The Wu-Tang founder known for crafting unexpected beats from esoteric samples should know. He’s borrowed everything from Gladys Knight songs to Roald Dahl rhymes to 1970s Shaw Bros. kung fu movie lines over the course of his hip-hop career. RZA also added film director to his resume with the 2012 martial arts mash-up The Man With The Iron Fists, which either paid homage to or blatantly cribbed from classics of the genre, depending on how you see it.
RZA was in Austin to give a SXSW keynote speech on creativity in film and music, but only went deep on the “Blurred Lines” verdict during an intimate Alamo Drafthouse Q&A for the 1978 martial arts classic Five Deadly Venoms—a frequent Wu-Tang reference. He spit an example on the spot.
“There should be a statute of limitations, because if I sample [Bing Crosby’s “White Christmas”] going, “I-I-I-I’m dream-dream-dream-dream-dream-ing / I-I-I’m dream-dream-dream-dream-dream-ing – Yo but she’s so fine, I keep dreaming about her/can’t go another day of living without her”—my song’s context and movement is totally different than what his song is about,” he theorized.
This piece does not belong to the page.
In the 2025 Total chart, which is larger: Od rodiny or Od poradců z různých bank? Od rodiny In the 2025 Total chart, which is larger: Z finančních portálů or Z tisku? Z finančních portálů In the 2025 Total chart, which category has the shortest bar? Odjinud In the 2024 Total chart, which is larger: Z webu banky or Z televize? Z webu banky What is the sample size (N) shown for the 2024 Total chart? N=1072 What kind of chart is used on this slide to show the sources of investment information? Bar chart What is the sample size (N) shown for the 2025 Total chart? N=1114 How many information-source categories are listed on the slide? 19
“Even though I use his portion as an instrument—because the sampler is an instrument—he should not be able to come in and take 100 percent of my song. The most he should get is 50 percent. There should be a cut off. Fifty percent is the most.”
RZA has battled copyright infringement claims before, hitting back most recently in a 2013 countersuit over claims he stole a piano riff from a song in the 1970s Japanese exploitation flick Wandering Ginza Butterfly.
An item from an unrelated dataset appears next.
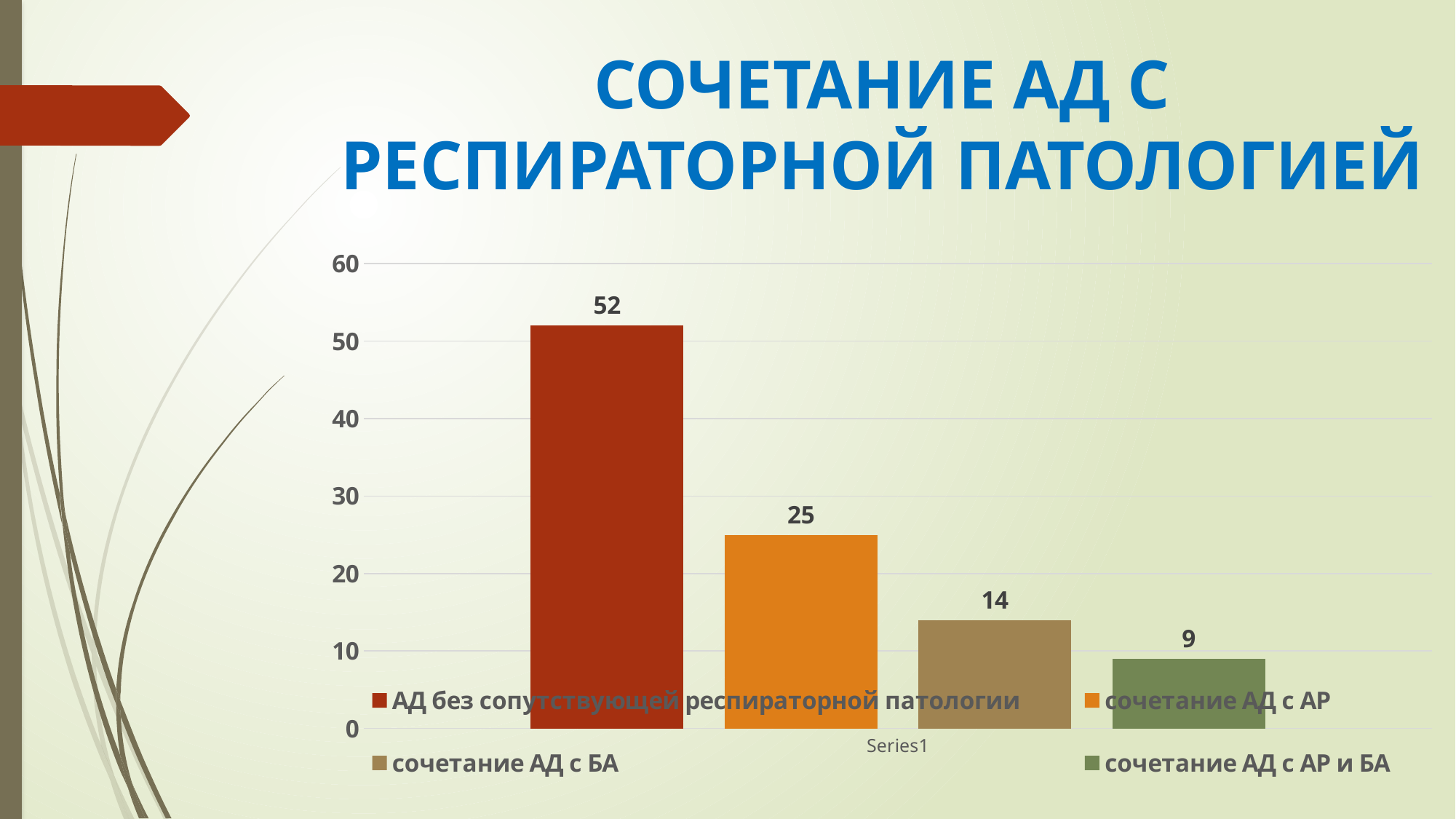
What is the value for "сочетание АД с БА"? 14 What is the value for "сочетание АД с АР и БА"? 9 How many bars are plotted on the chart? 4 Is the value for "сочетание АД с АР" greater or less than 30? less Which category has the highest value? АД без сопутствующей респираторной патологии What kind of chart is shown on the slide? bar chart Which category has the lowest value? сочетание АД с АР и БА What is the value for "сочетание АД с АР"? 25 What is the title of the slide? СОЧЕТАНИЕ АД С РЕСПИРАТОРНОЙ ПАТОЛОГИЕЙ Which is larger: the value for "сочетание АД с БА" or "сочетание АД с АР и БА"? сочетание АД с БА What is the difference between the values for "АД без сопутствующей респираторной патологии" and "сочетание АД с АР"? 27 What is the value for "АД без сопутствующей респираторной патологии"? 52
“I’ve been in situations where I’ve sampled something and the original copyright holder took 90 percent,” he said. “That means they ignored all the programming, drumming, keyboard playing I played on top of it, they ignored every lyric, every hook, everything that we built to make it a song. And we wound up selling more copies than the sample version—but yet they took 90 percent of the song.”
Breaking his silence after this month’s verdict, Pharrell warned of the chilling effect the “Blurred Lines” outcome will have on artists. “The verdict handicaps any creator out there who is making something that might be inspired by something else,” he told the Financial Times. “This applies to fashion, music, design . . . anything. If we lose our freedom to be inspired we’re going to look up one day and the entertainment industry as we know it will be frozen in litigation. This is about protecting the intellectual rights of people who have ideas.”
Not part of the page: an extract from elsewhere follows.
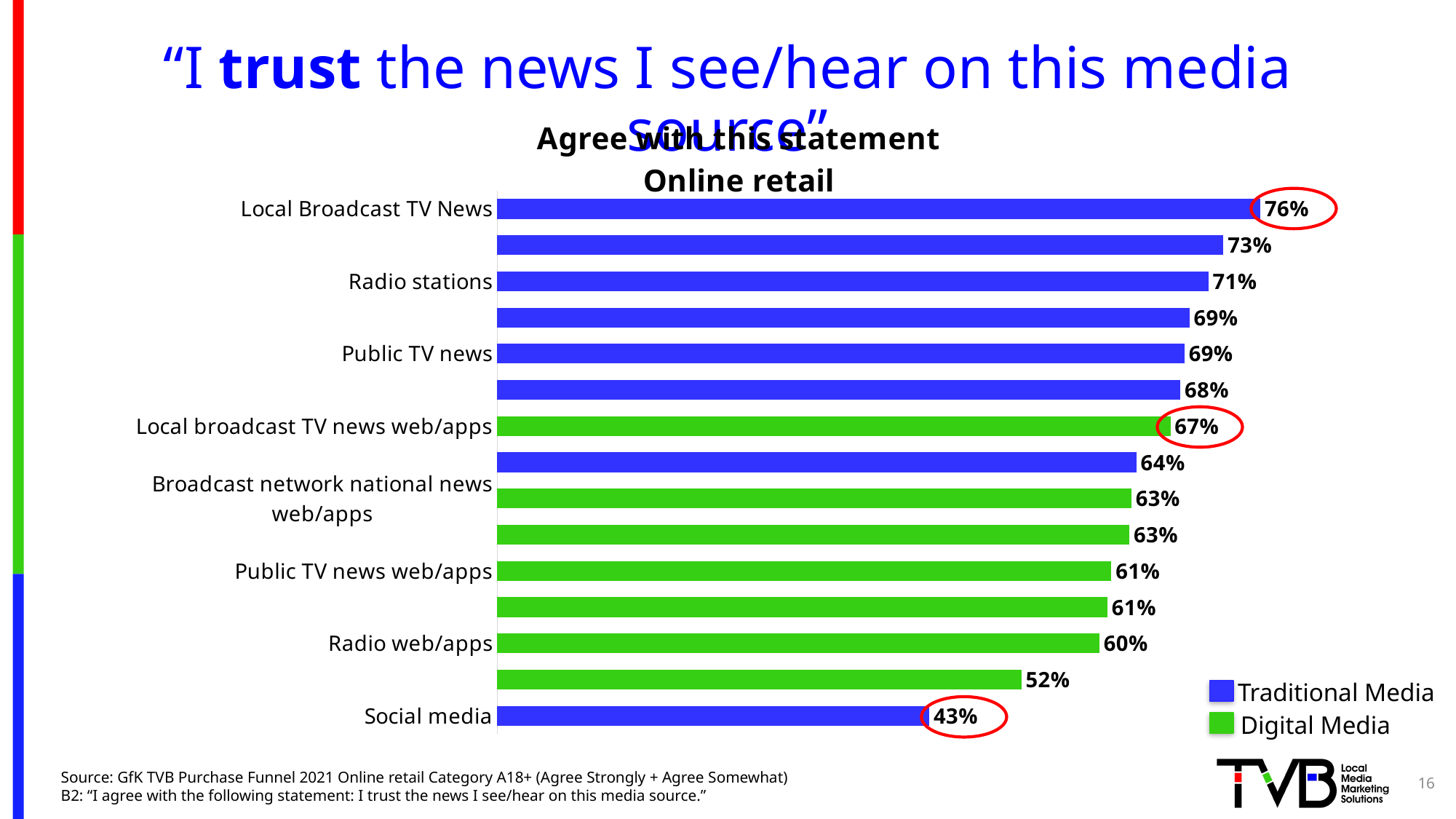
What colour represents Digital Media in the legend? Green Which media source has the lowest percentage agreeing with the statement? Social media What is the value for Local broadcast TV news web/apps? 67% What percentage is shown for Radio web/apps? 60% How many series does the legend list? 2 What percentage is shown for Radio stations? 71% What percentage agree they trust the news on Local Broadcast TV News? 76% Which media source has the highest percentage agreeing with the statement? Local Broadcast TV News Which has a higher value, Radio stations or Radio web/apps? Radio stations What type of chart is shown on the slide? Bar chart What is the difference in percentage points between Local Broadcast TV News and Social media? 33 percentage points What is the value shown for Social media? 43%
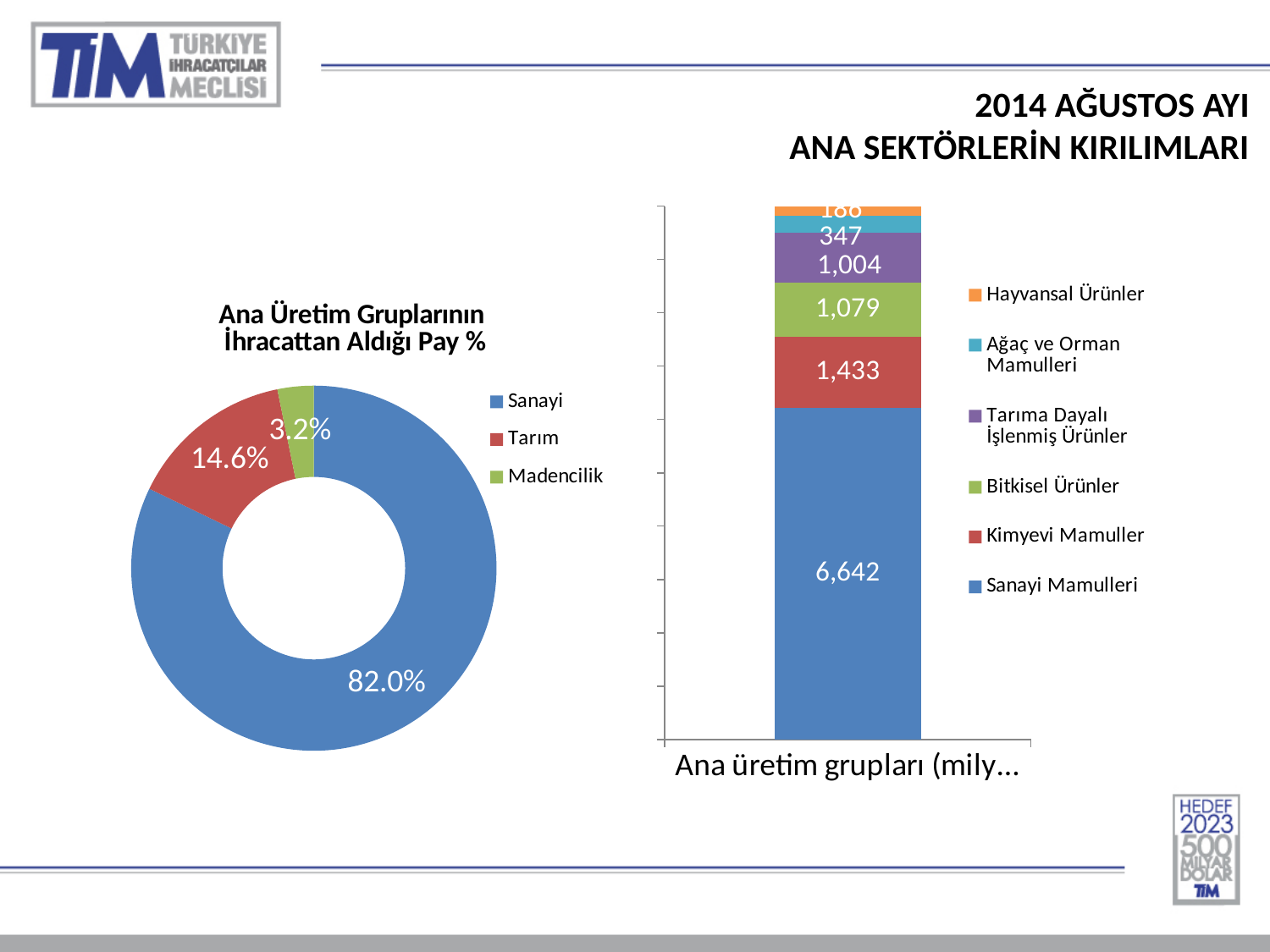
In the stacked bar chart on the right, how many series does the legend list? 6 In the doughnut chart 'Ana Üretim Gruplarının İhracattan Aldığı Pay %', what is the difference in percentage points between Tarım and Madencilik? 11.4 In the doughnut chart 'Ana Üretim Gruplarının İhracattan Aldığı Pay %', what share does Tarım have? 14.6% In the stacked bar chart on the right, what is the value for Kimyevi Mamuller? 1,433 In the stacked bar chart on the right, which segment is larger: Kimyevi Mamuller or Tarıma Dayalı İşlenmiş Ürünler? Kimyevi Mamuller In the stacked bar chart on the right, what is the value for Sanayi Mamulleri? 6,642 In the doughnut chart 'Ana Üretim Gruplarının İhracattan Aldığı Pay %', what share does Madencilik have? 3.2% In the doughnut chart 'Ana Üretim Gruplarının İhracattan Aldığı Pay %', which group has the smallest share? Madencilik In the stacked bar chart on the right, what is the value for Bitkisel Ürünler? 1,079 In the doughnut chart 'Ana Üretim Gruplarının İhracattan Aldığı Pay %', what share does Sanayi have? 82.0% In the stacked bar chart on the right, what is the value for Ağaç ve Orman Mamulleri? 347 In the doughnut chart 'Ana Üretim Gruplarının İhracattan Aldığı Pay %', how many groups are shown? 3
RZA echoed that sentiment after waxing nostalgic on how the Wu-Tang Clan was founded on the aesthetics and philosophies of martial arts films like The 36th Chamber of Shaolin. A voracious student of the Quentin Tarantino school of film, he revealed he’s been poring over Woody Allen and Robert Altman lately and just watched Yentl three times this month.
“The Greeks could come sue everybody because one generation teaches the other,” argued RZA. “When you hear an A chord to the D to the E, there are over one million songs with that same progression. And each one of their songs is identified as their own. The point being that art will continue to inspire the next generation, and we will find duplication.”
“In the old days, not that long ago, it took 20 people to make a record. You had to get a bass player, keyboard player, drummer, sax, strings—all those it took to make good songs,” he said, citing guitarist-pal John Frusciante’s efforts to legitimize sampling in music. “Now, that material is inside your sampler, inside your laptop. So now the power has been given to the individual, and the individual should be allowed to express that power.”
“So if I was in a situation of political power, I would be like, ‘Look—there’s a 50 percent statutory maximum, and then we work our way down from that based on the context of the song and based on its usage.’ Bong.”